▶ **Stored data entries**
■ ■ ■

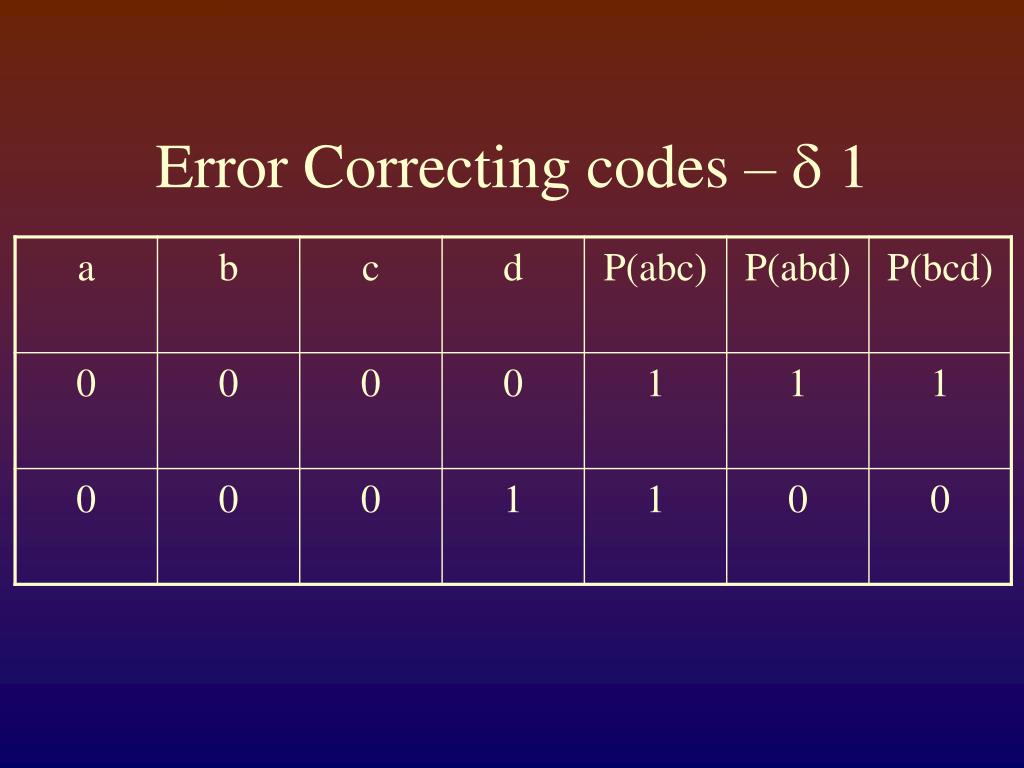 Error Correcting codes – δ 1

| a | b | c | d | P(abc) | P(abd) | P(bcd) |
|---|---|---|---|---|---|---|
| 0 | 0 | 0 | 0 | 1 | 1 | 1 |
| 0 | 0 | 0 | 1 | 1 | 0 | 0 |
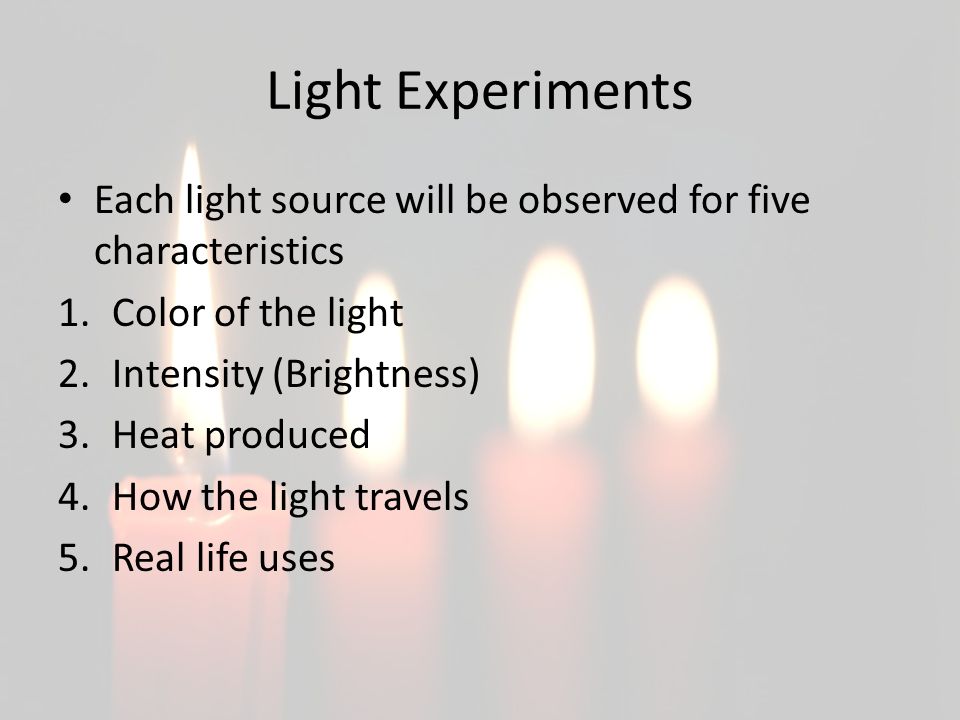 Light Experiments

• Each light source will be observed for five characteristics

1. Color of the light
2. Intensity (Brightness)
3. Heat produced
4. How the light travels
5. Real life uses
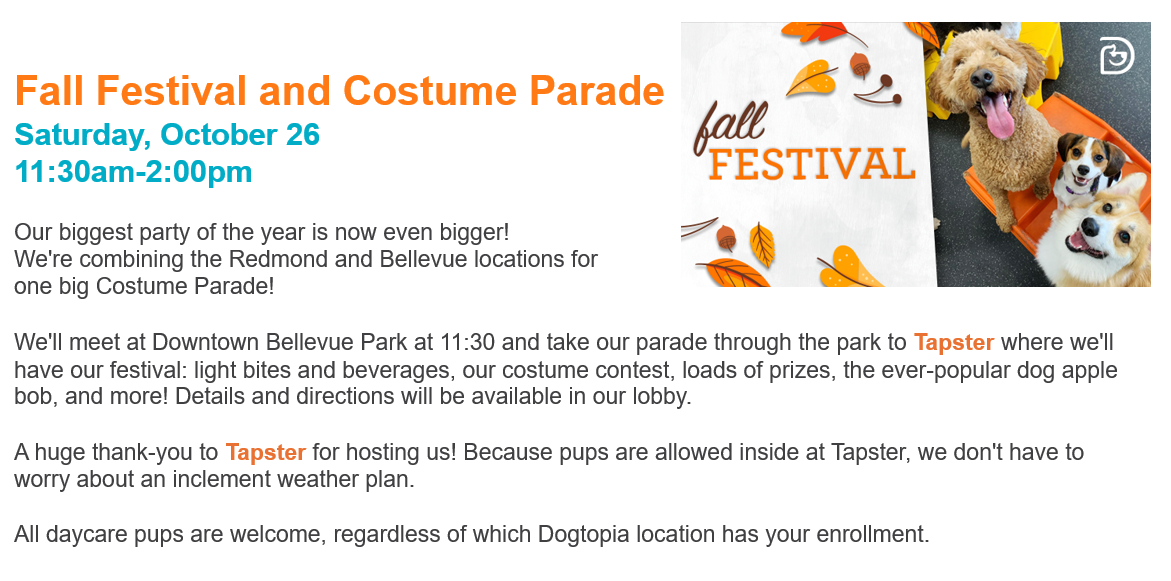 Fall Festival and Costume Parade
Saturday, October 26
11:30am-2:00pm

fall FESTIVAL

Our biggest party of the year is now even bigger! We're combining the Redmond and Bellevue locations for one big Costume Parade!

We'll meet at Downtown Bellevue Park at 11:30 and take our parade through the park to Tapster where we'll have our festival: light bites and beverages, our costume contest, loads of prizes, the ever-popular dog apple bob, and more! Details and directions will be available in our lobby.

A huge thank-you to Tapster for hosting us! Because pups are allowed inside at Tapster, we don't have to worry about an inclement weather plan.

All daycare pups are welcome, regardless of which Dogtopia location has your enrollment.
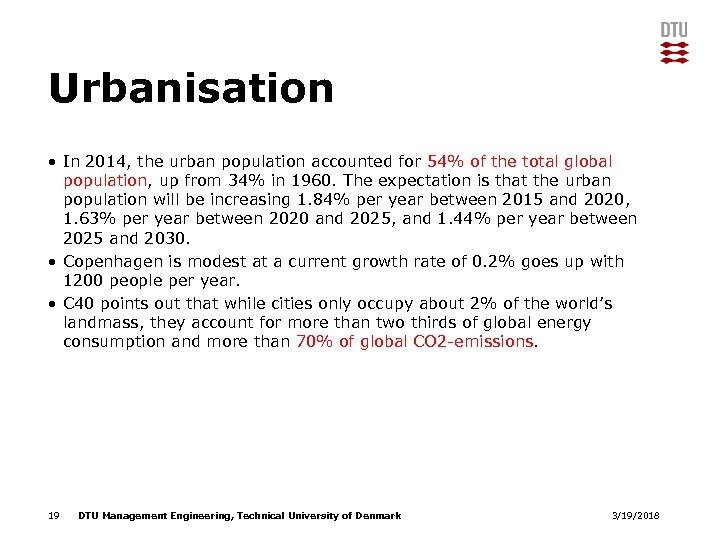 DTU

Urbanisation

• In 2014, the urban population accounted for 54% of the total global population, up from 34% in 1960. The expectation is that the urban population will be increasing 1.84% per year between 2015 and 2020, 1.63% per year between 2020 and 2025, and 1.44% per year between 2025 and 2030.
• Copenhagen is modest at a current growth rate of 0.2% goes up with 1200 people per year.
• C40 points out that while cities only occupy about 2% of the world's landmass, they account for more than two thirds of global energy consumption and more than 70% of global CO2-emissions.

19 DTU Management Engineering, Technical University of Denmark 3/19/2018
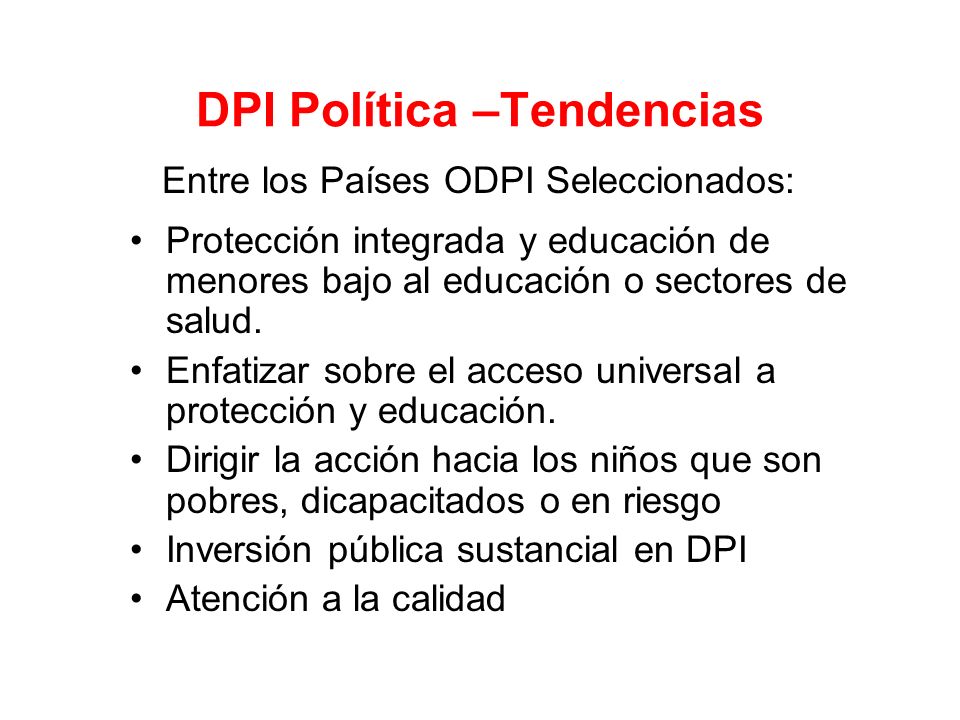 DPI Política –Tendencias

Entre los Países ODPI Seleccionados:

• Protección integrada y educación de menores bajo al educación o sectores de salud.
• Enfatizar sobre el acceso universal a protección y educación.
• Dirigir la acción hacia los niños que son pobres, dicapacitados o en riesgo
• Inversión pública sustancial en DPI
• Atención a la calidad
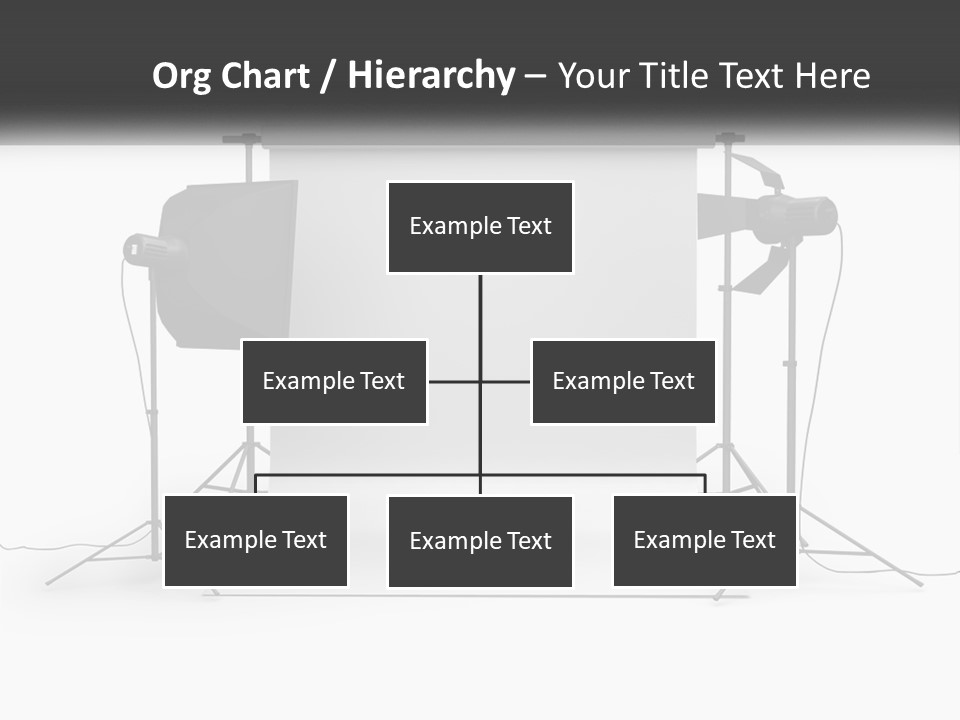 Org Chart / Hierarchy – Your Title Text Here

Example Text

Example Text

Example Text

Example Text

Example Text

Example Text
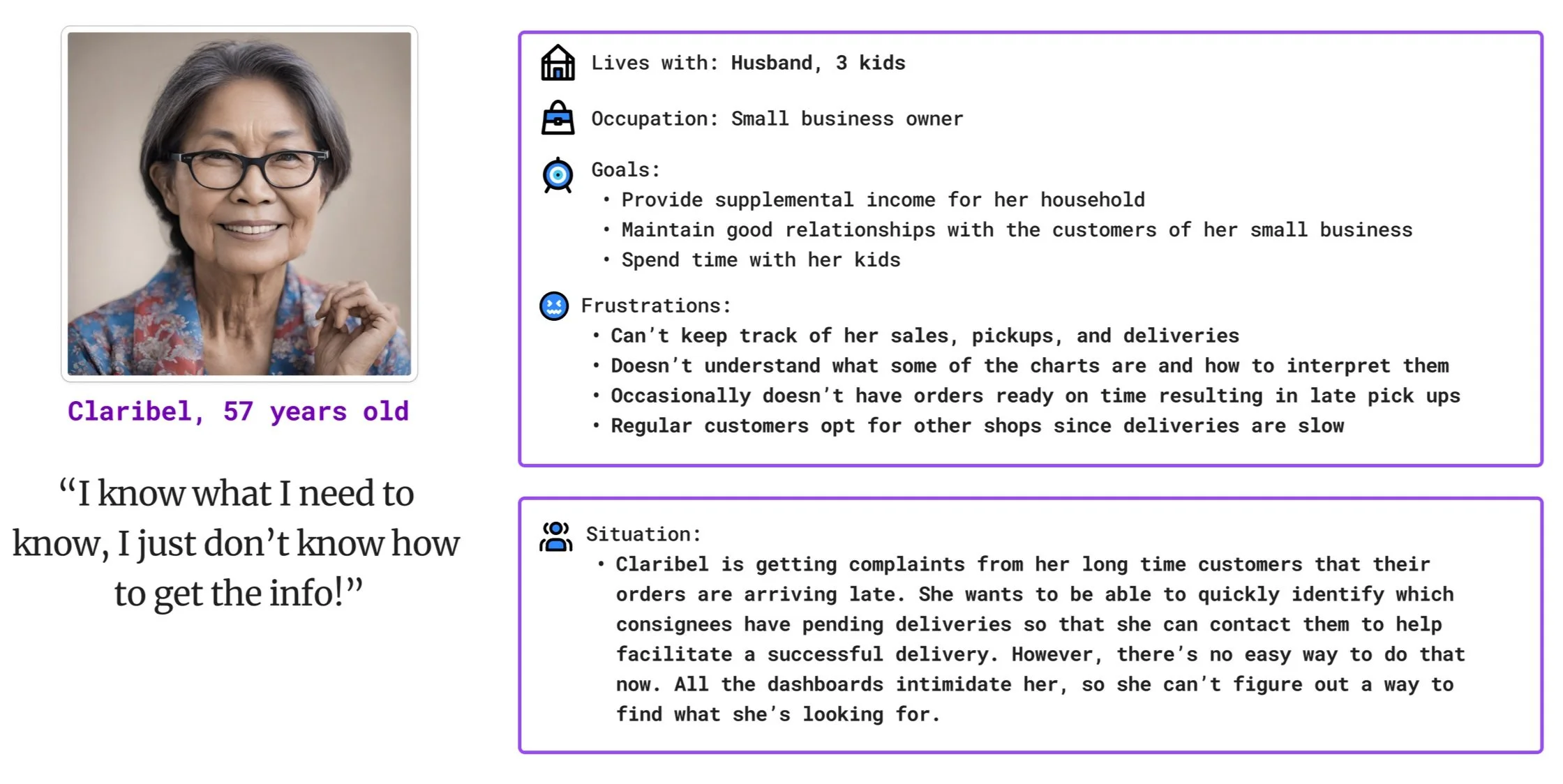 Claribel, 57 years old

“I know what I need to know, I just don’t know how to get the info!”

Lives with: Husband, 3 kids

Occupation: Small business owner

Goals:
• Provide supplemental income for her household
• Maintain good relationships with the customers of her small business
• Spend time with her kids

Frustrations:
• Can’t keep track of her sales, pickups, and deliveries
• Doesn’t understand what some of the charts are and how to interpret them
• Occasionally doesn’t have orders ready on time resulting in late pick ups
• Regular customers opt for other shops since deliveries are slow

Situation:
• Claribel is getting complaints from her long time customers that their orders are arriving late. She wants to be able to quickly identify which consignees have pending deliveries so that she can contact them to help facilitate a successful delivery. However, there’s no easy way to do that now. All the dashboards intimidate her, so she can’t figure out a way to find what she’s looking for.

■ ■ ■

▶ **Task objective**
Every line above with the word "global" is to be copied out.

▶ **Result of this exercise**
• In 2014, the urban population accounted for 54% of the total global population, up from 34% in 1960. The expectation is that the urban population will be increasing 1.84% per year between 2015 and 2020, 1.63% per year between 2020 and 2025, and 1.44% per year between 2025 and 2030.
• C40 points out that while cities only occupy about 2% of the world's landmass, they account for more than two thirds of global energy consumption and more than 70% of global CO2-emissions.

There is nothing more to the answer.